The following story contains spoilers. Beware!
The season premiere of The Walking Dead did not live up to my expectations — and I believe it shows that the show’s writers are losing steam and are merely scripting events for shock value. Season seven opened with the long awaited payoff to last year’s cliffhanger ending. Who did Negan kill? Turns out, it was Abraham — a call the internet had made months in advance. Then, just when we thought the weight of a gimmicky ratings ploy was lifted, the show decided to pull from its source material and kill off series’ favorite Glenn, and at once the voices of many fans cried out in agony.
This left a bad taste in many fans’ mouths and left me very confused and angry at the lack of originality and poor planning on the writers’ part. For those who are unaware, The Walking Dead is based on a series of comic books. The show follows its source material very loosely; save for a couple key characters and plotlines, it’s almost its own separate thing. That’s what made it work — it thrived on unpredictability and original plotlines, at least for the first few seasons.

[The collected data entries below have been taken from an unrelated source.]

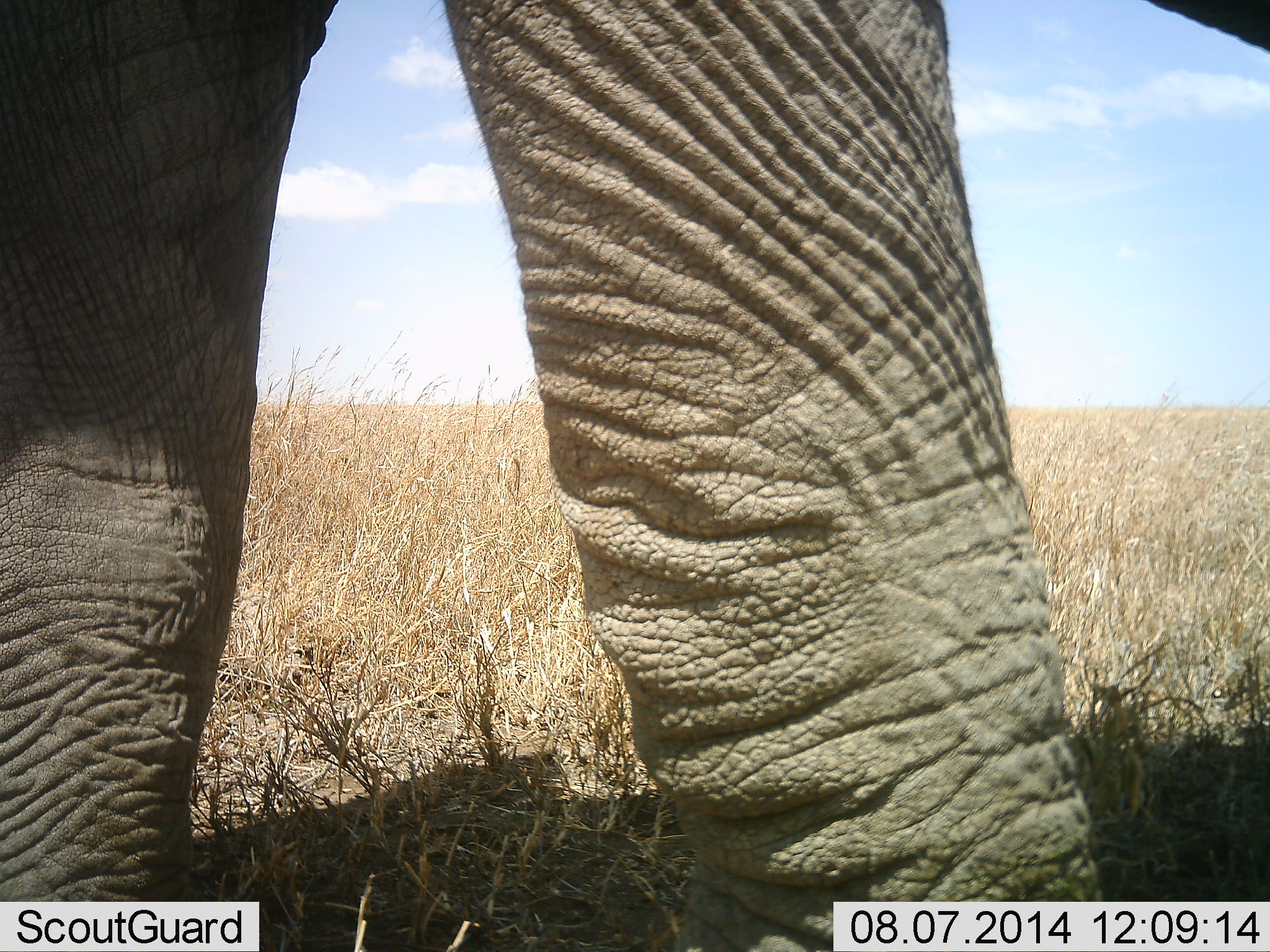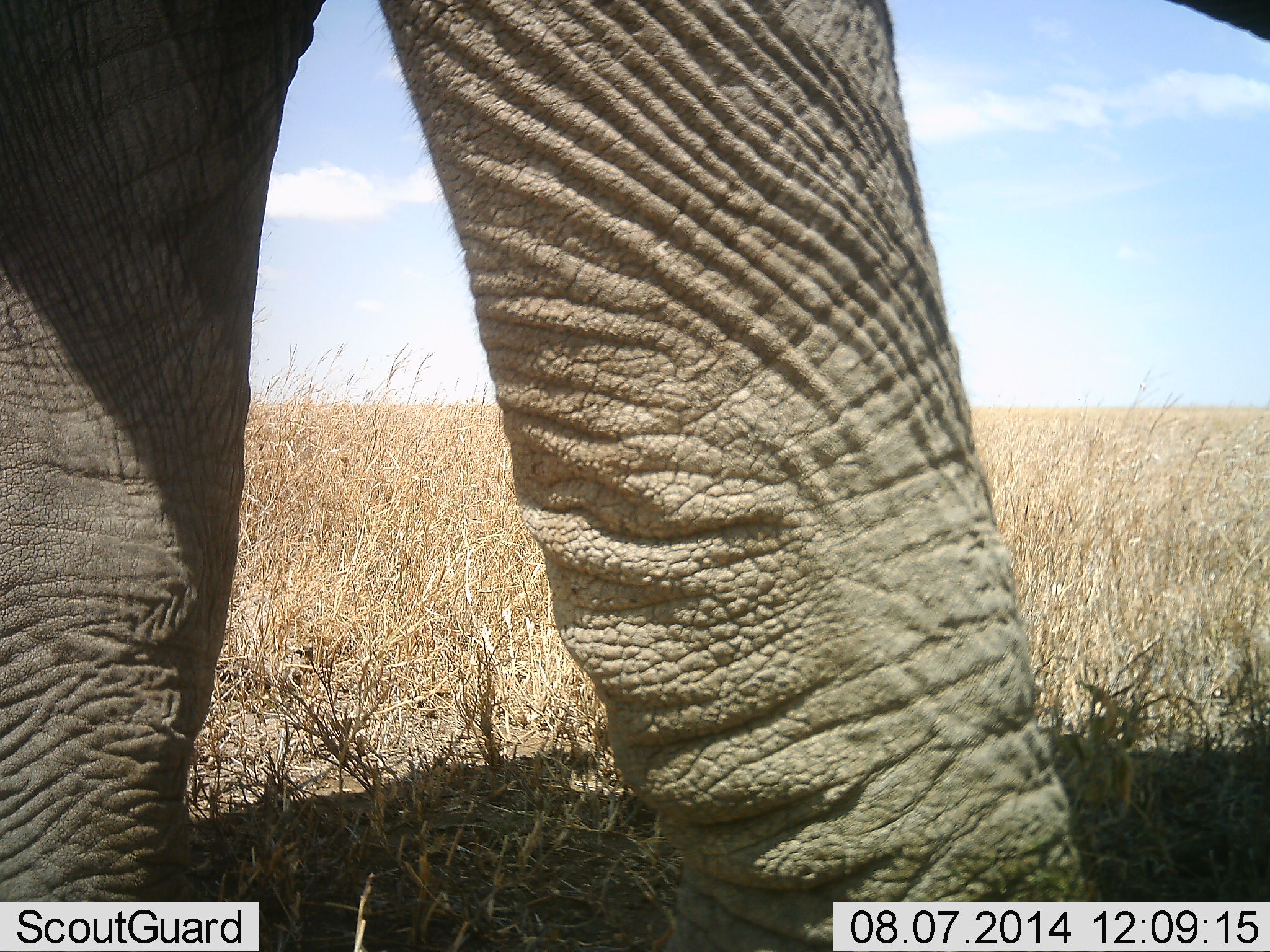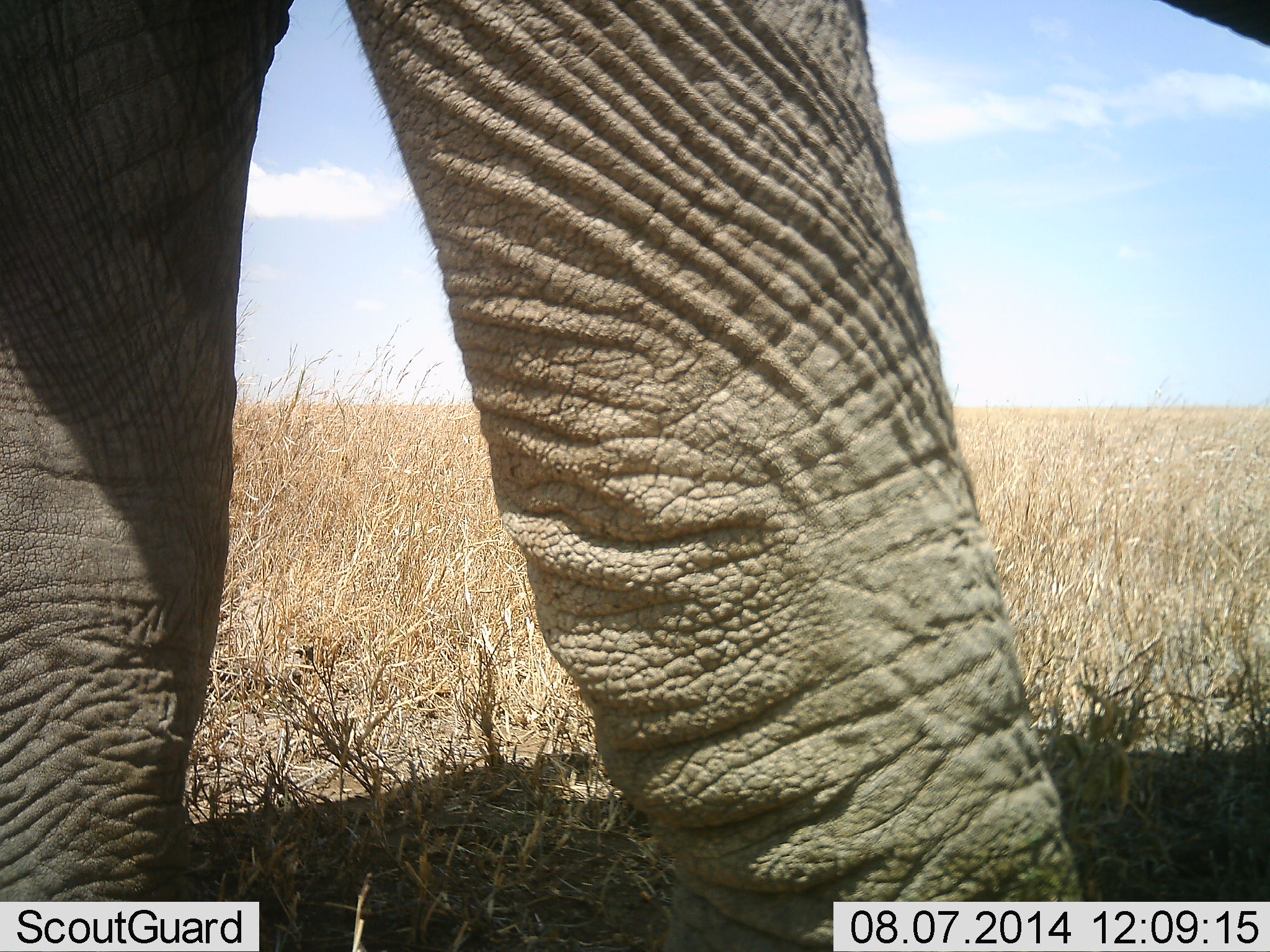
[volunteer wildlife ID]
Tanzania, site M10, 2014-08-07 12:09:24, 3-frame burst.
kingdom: Animalia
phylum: Chordata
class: Mammalia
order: Proboscidea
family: Elephantidae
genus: Loxodonta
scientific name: Loxodonta africana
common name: african bush elephant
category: elephant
Elephant (african bush elephant) (Loxodonta africana), count 1. Behavior (volunteer vote fractions): standing 80%, resting 0%, moving 20%, interacting 0%. Young present (vote fraction): 0%. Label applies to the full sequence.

After seeing how this cliffhanger caused the show’s online buzz to spike, The Walking Dead’s writers decided to do something similar.

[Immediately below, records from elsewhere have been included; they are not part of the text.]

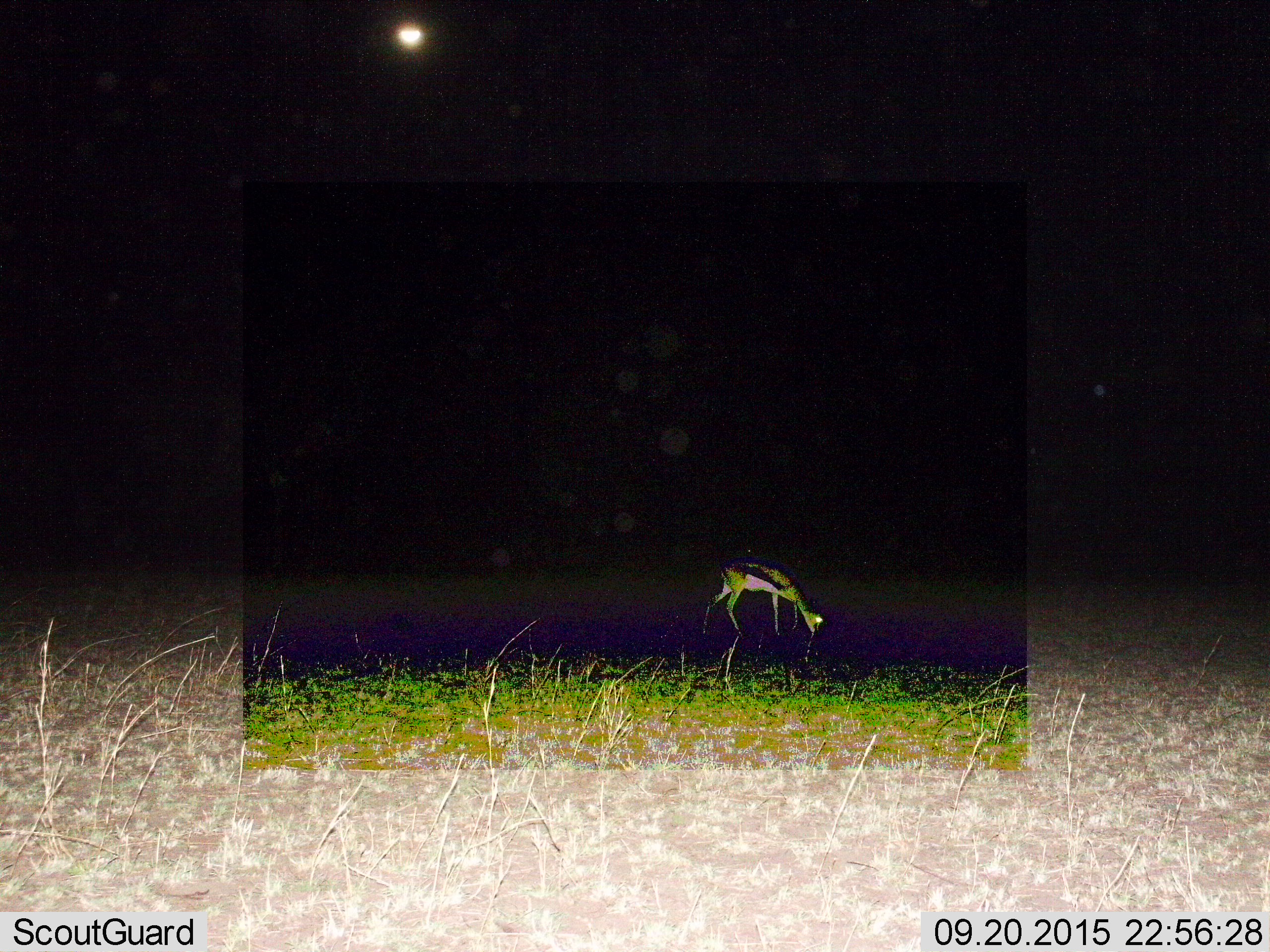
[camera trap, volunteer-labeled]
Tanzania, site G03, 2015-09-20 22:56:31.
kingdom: Animalia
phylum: Chordata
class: Mammalia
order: Artiodactyla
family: Bovidae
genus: Eudorcas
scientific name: Eudorcas thomsonii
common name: thomson's gazelle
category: gazellethomsons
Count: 1.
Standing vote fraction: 19%.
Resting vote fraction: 0%.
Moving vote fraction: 12%.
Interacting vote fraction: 0%.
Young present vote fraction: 0%.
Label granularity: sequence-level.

The past two seasons have almost followed the comics to a tee — and now the show feels relentlessly bleak. The show went from an original commentary on human nature that reanimated the zombie craze, to a nihilistic, ratings-chasing bore that throws in would-be iconic events for shock rather than storytelling value. And this was embodied in the way the show’s writers have treated the character of Glenn Rhee over the last few seasons.
A couple years back, the blogosphere was abuzz and television watchers were reeling from the “death” of Game of Thrones’ Jon Snow. After years of following his conscience rather than the dictations of tradition, every decision the well-meaning but naïve bastard made came back to stab him in the gut – literally. Fans were shocked that such a beloved character was gone…but was he? While the character was still bleeding out on screen, conspiracy theorists set the internet aflame with theories – after all, this was a universe of magic and dragons. Surely anything was possible? Sure enough, a year later, Snow was resurrected by vaguely explainable hocus pocus, and it was a television EVENT. The character’s entire purpose and story arc was revitalized – all because he had walked through death’s door and turned back around. After seeing how this cliffhanger caused the show’s online buzz to spike, The Walking Dead’s writers decided to do something similar.

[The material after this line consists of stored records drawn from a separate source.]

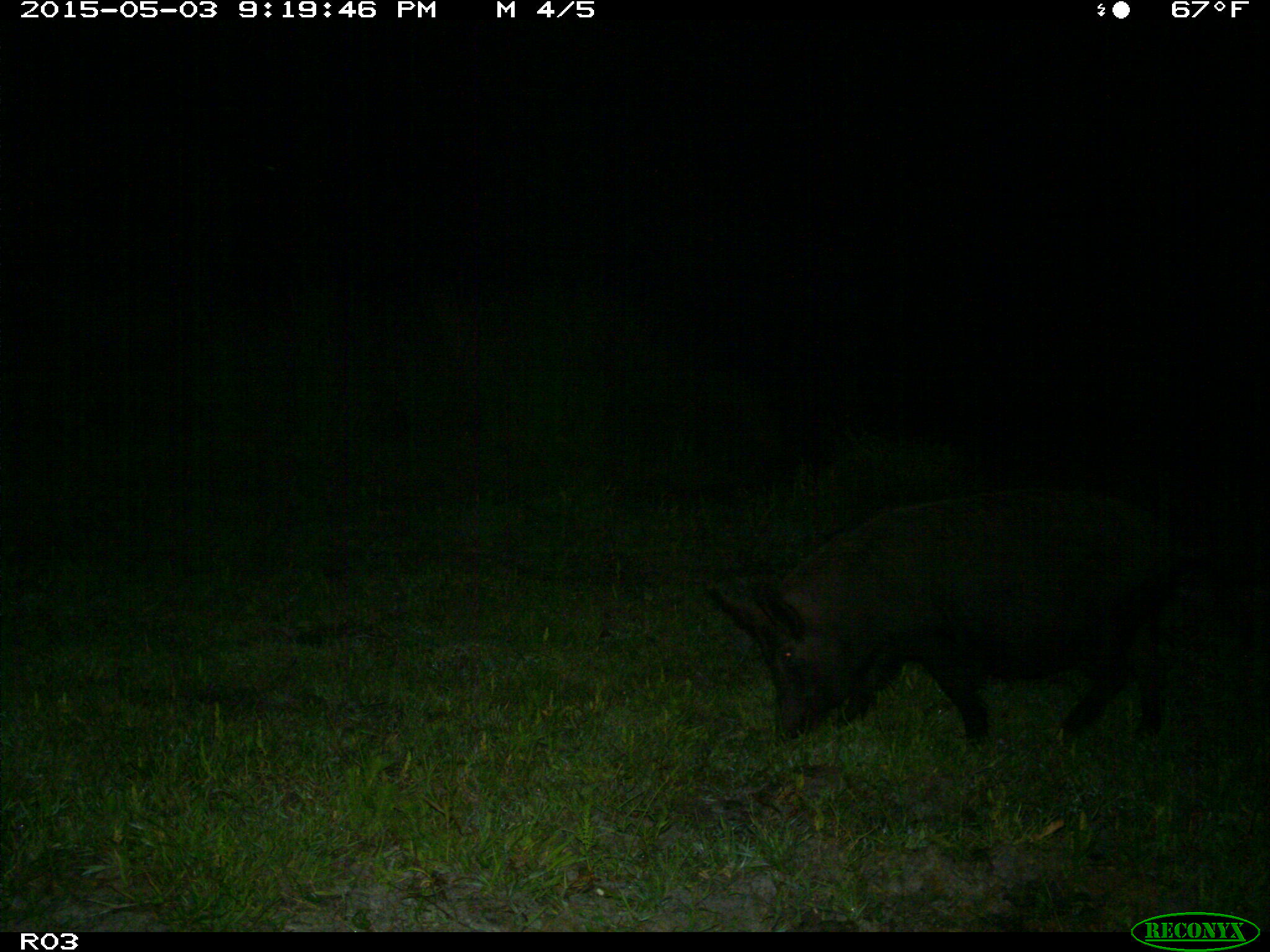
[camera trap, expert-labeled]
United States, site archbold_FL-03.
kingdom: Animalia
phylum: Chordata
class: Mammalia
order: Artiodactyla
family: Suidae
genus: Sus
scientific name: Sus scrofa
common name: wild boar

When The Walking Dead’s writers wanted to dominate the entertainment conversation once more, they pulled out the ol’ “Let’s kill off Glenn!” card— again.
In the AMC show’s sixth season – right when Jon Snow speculation was reaching a fever pitch – the writers decided to kill off Glenn, tossing his fate in the air for the next several episodes. And when everyone’s favorite pizza delivery guy made his triumphant return, fans let out a collective sigh of relief. Everything went back to normal – and that wasn’t a good thing. There had been no stakes in the “fake out.” Story-wise, there was no reason to make fans think that Glenn had been turned to walker-chow. It was a ratings ploy, pure and simple. And a year later, when The Walking Dead’s writers wanted to dominate the entertainment conversation once more, they pulled out the ol’ “Let’s kill off Glenn!” card— again.
“But this time, let’s just let viewers know that someone died, without showing them who!” they must have said together in a RedBull-addled fever. “We’ll let the speculation drag on for months, as the real brain-dead walkers of America – our faithful viewers – talk about nothing but our gimmicky ratings ploy. Then when we finally kill this fan favorite character off – for no real reason related to the story – the ratings will be HUGE!”
And the story will be insignificant.